There are reports that even in Eastern Uganda, every village between Mbale and Soroti district has an undocumented hidden mass grave that only the locals know about, and these macabre graves date from that decade of hell and still scare their children whenever they play nearby or at night when it is time to sleep.
From the Mbarara massacre, to the Ombachi massacre, Luweero genocide, Mukura massacre, Acholi genocide, Karamoja upto today's Kasese massacre.
Let's be clear. What we see happening in Libya after Ghaddafi, is exactly what happened to Uganda after Amin. Period.
From this day April 11th 1979, the people of Uganda spent the next decade crying "Uganda efudde. Kasta Katonda gyali" (loosely meaning "Uganda is dead. But God will not forsake us).
Historians have failed to explain why.
It is only after the 1996 general elections that some change began to occur. Because even in 1994 when I returned for the first time in Uganda, I found no electricity yet nobody knew loadshedding under Amin. The schools, hospitals and companies that we left functioning in 1979 were rotten and crumbling, gun shots in the middle of every night by military and LDU patrols, and their victims never to be seen again. Kampala city center was dead quiet from 7pm and all shops barricaded for the night. There was no entertainment except small dark bars (kafunda) with a singoe tiny kerosene lamp (taddoba) and scarce warm drinks since no electricity for the fridges if they had any. All vehicles, taxi's and lorries were in dangerous mechanical condition and everyone now dressed in second hand clothes. Something that never existed back in the 70's.

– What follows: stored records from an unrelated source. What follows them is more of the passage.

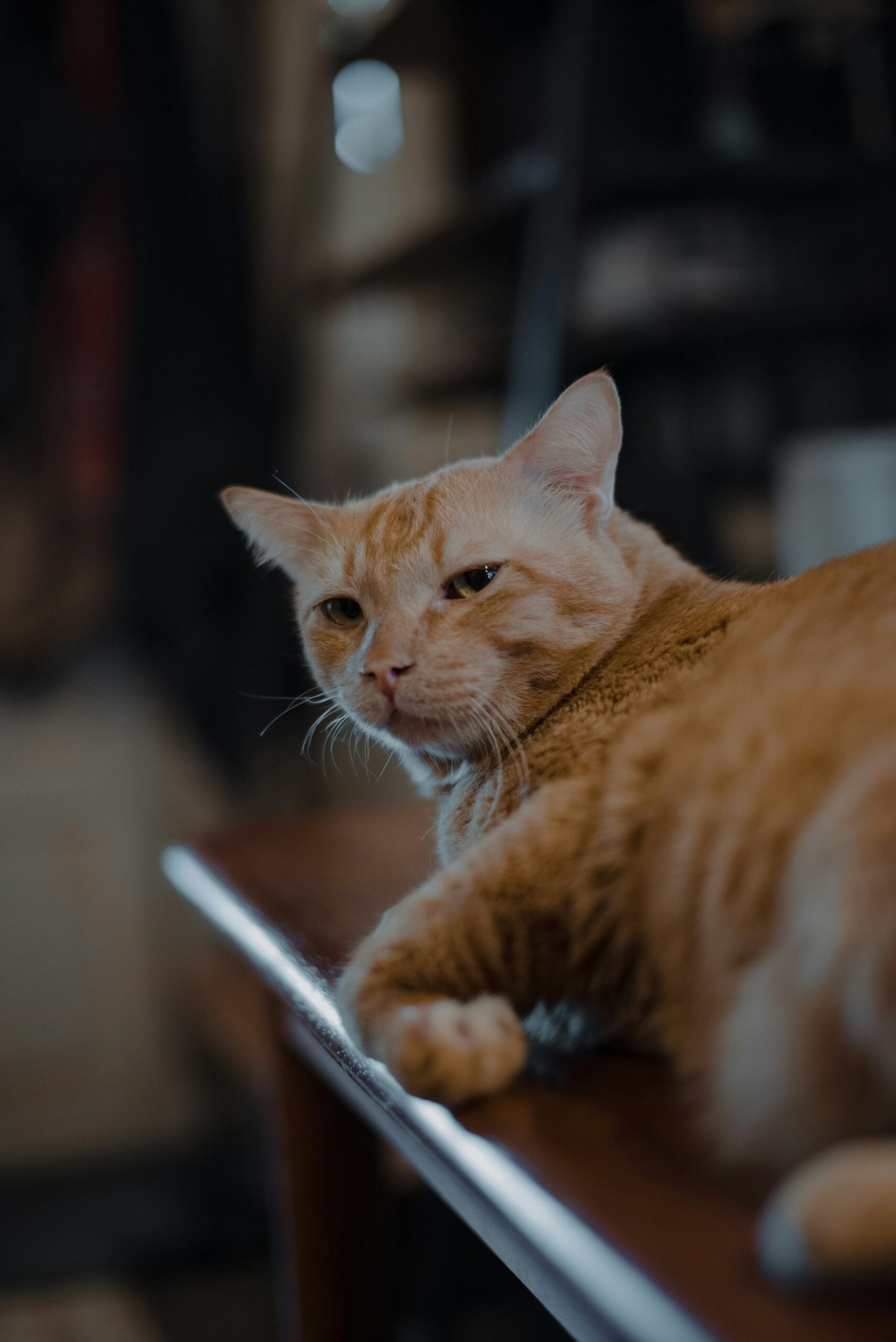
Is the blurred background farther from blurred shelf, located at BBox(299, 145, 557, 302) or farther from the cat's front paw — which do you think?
the cat's front paw

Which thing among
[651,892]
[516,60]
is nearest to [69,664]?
[516,60]

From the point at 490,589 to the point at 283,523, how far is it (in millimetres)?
196

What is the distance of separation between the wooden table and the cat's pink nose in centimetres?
15

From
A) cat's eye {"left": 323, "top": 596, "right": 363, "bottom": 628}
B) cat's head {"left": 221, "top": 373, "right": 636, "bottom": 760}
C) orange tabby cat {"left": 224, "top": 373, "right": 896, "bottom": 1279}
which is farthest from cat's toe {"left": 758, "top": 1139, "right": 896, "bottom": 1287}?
cat's eye {"left": 323, "top": 596, "right": 363, "bottom": 628}

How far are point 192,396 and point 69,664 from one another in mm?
650

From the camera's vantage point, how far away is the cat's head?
23.0 inches

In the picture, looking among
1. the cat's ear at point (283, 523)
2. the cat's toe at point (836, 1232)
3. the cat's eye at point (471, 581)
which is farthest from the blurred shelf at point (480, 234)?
the cat's toe at point (836, 1232)

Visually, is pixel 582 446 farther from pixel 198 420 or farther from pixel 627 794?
pixel 198 420

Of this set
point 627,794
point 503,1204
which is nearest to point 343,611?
point 627,794

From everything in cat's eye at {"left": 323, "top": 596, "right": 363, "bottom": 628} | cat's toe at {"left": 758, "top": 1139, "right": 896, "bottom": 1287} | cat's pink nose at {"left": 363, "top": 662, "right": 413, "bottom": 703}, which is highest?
cat's eye at {"left": 323, "top": 596, "right": 363, "bottom": 628}

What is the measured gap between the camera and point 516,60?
1.79m

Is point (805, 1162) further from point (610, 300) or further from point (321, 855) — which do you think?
point (610, 300)

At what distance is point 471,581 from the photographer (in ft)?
1.97

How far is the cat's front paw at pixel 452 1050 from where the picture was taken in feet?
1.47
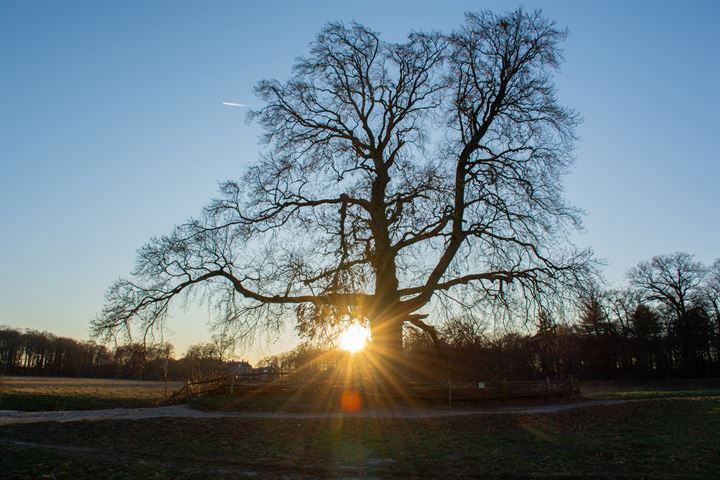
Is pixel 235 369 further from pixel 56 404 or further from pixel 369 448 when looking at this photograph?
pixel 369 448

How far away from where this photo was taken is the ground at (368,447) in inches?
410

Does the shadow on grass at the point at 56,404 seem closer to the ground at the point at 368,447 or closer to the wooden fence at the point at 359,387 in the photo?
the wooden fence at the point at 359,387

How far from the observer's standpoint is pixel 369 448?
13.4 metres

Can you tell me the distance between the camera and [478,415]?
63.9 ft

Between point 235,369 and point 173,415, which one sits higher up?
point 235,369

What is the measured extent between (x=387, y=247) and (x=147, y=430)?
→ 11675 mm

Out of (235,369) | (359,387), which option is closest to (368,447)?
(359,387)

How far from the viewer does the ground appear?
10.4 meters

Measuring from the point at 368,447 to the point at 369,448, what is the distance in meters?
0.15

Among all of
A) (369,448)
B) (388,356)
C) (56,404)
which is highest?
(388,356)

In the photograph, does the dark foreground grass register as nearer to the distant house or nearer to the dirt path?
the dirt path

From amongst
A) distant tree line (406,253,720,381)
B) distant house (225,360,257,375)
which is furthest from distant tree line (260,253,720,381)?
distant house (225,360,257,375)

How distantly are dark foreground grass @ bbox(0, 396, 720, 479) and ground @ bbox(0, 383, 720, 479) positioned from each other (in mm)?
28

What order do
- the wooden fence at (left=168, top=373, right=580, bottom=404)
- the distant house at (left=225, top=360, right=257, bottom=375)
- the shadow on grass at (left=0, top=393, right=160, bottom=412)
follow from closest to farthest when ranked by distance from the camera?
1. the shadow on grass at (left=0, top=393, right=160, bottom=412)
2. the wooden fence at (left=168, top=373, right=580, bottom=404)
3. the distant house at (left=225, top=360, right=257, bottom=375)
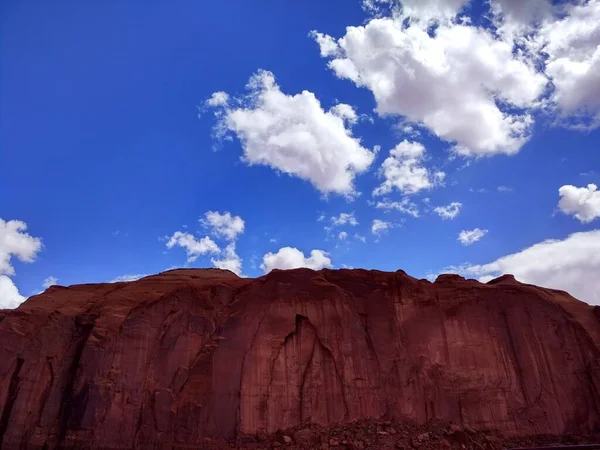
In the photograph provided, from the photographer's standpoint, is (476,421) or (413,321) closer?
(476,421)

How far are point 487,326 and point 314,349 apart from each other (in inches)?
538

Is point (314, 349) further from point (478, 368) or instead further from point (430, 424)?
point (478, 368)

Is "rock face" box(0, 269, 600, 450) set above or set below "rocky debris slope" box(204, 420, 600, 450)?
above

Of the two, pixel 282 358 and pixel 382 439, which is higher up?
pixel 282 358

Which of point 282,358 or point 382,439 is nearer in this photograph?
point 382,439

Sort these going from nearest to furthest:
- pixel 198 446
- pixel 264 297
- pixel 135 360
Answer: pixel 198 446
pixel 135 360
pixel 264 297

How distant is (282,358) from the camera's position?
111 ft

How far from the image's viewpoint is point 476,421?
111 feet

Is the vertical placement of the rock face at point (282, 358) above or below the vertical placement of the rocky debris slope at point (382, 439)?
above

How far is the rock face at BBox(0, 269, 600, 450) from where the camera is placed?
31234 mm

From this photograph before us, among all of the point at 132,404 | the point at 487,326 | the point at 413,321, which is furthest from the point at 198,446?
the point at 487,326

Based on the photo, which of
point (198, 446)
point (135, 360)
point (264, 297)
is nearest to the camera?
point (198, 446)

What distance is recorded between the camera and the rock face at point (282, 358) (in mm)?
31234

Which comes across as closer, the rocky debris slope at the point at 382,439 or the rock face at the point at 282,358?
the rocky debris slope at the point at 382,439
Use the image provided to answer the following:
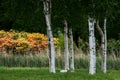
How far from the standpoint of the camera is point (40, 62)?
3086cm

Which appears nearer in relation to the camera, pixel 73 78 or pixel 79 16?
pixel 73 78

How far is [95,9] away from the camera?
19719mm

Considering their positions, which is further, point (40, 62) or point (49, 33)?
point (40, 62)

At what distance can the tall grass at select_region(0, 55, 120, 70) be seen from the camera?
3027 cm

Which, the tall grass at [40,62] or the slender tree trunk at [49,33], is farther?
the tall grass at [40,62]

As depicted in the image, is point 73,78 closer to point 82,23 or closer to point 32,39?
point 82,23

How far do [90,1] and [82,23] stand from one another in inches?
158

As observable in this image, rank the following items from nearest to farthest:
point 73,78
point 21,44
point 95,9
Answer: point 73,78
point 95,9
point 21,44

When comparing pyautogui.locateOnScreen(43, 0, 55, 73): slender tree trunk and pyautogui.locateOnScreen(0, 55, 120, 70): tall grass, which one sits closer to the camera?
A: pyautogui.locateOnScreen(43, 0, 55, 73): slender tree trunk

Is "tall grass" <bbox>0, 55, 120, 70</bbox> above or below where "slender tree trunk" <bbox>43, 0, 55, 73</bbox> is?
below

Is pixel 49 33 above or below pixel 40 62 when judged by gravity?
above

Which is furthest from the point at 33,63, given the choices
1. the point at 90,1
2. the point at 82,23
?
the point at 90,1

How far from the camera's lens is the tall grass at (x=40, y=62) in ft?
99.3

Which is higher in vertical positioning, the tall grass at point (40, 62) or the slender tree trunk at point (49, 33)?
the slender tree trunk at point (49, 33)
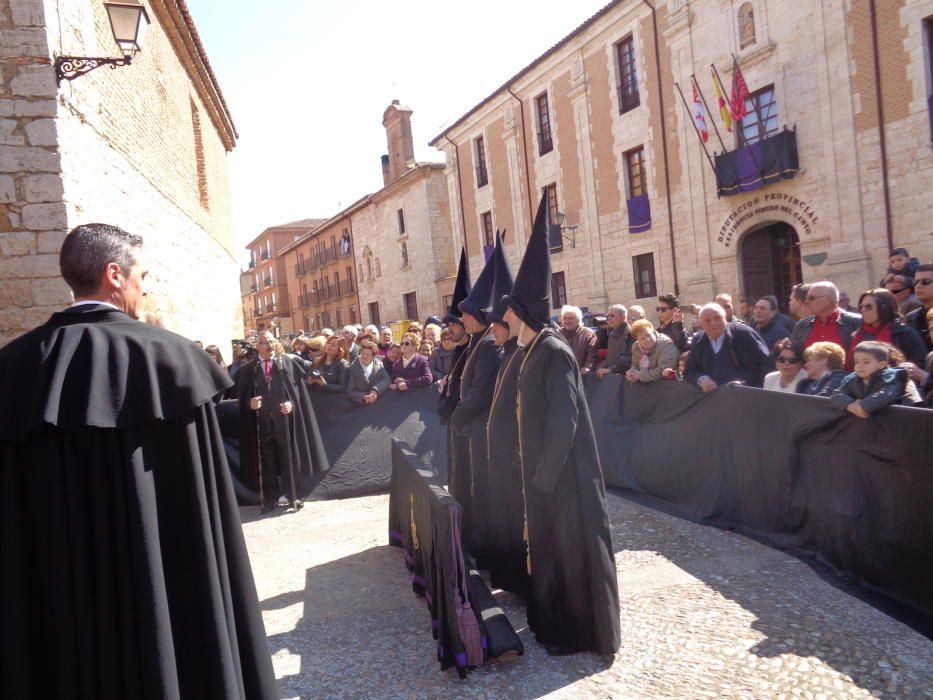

In my assessment, our historians and political analysts suffer the inability to look objectively at the bigger picture, and properly evaluate the harrowing consequences and results of the 1979 war and it's actors. An estimated 2 million Ugandans dead at their hands since 1979 is something that no sane person should be trying to brush under the table. It is their history.
Meanwhile, todays young Ugandans need to quickly record the stories of their parents and grandparents about the true history of this country as they personally lived it themselves. In this era of digital technology and social media, it is an easy but very important thing to do and discuss openly, rather than keeping it lost from the public debate. And with social media, everyone can now speak out without the mainstream media's cunning censorship and distortion of our true history.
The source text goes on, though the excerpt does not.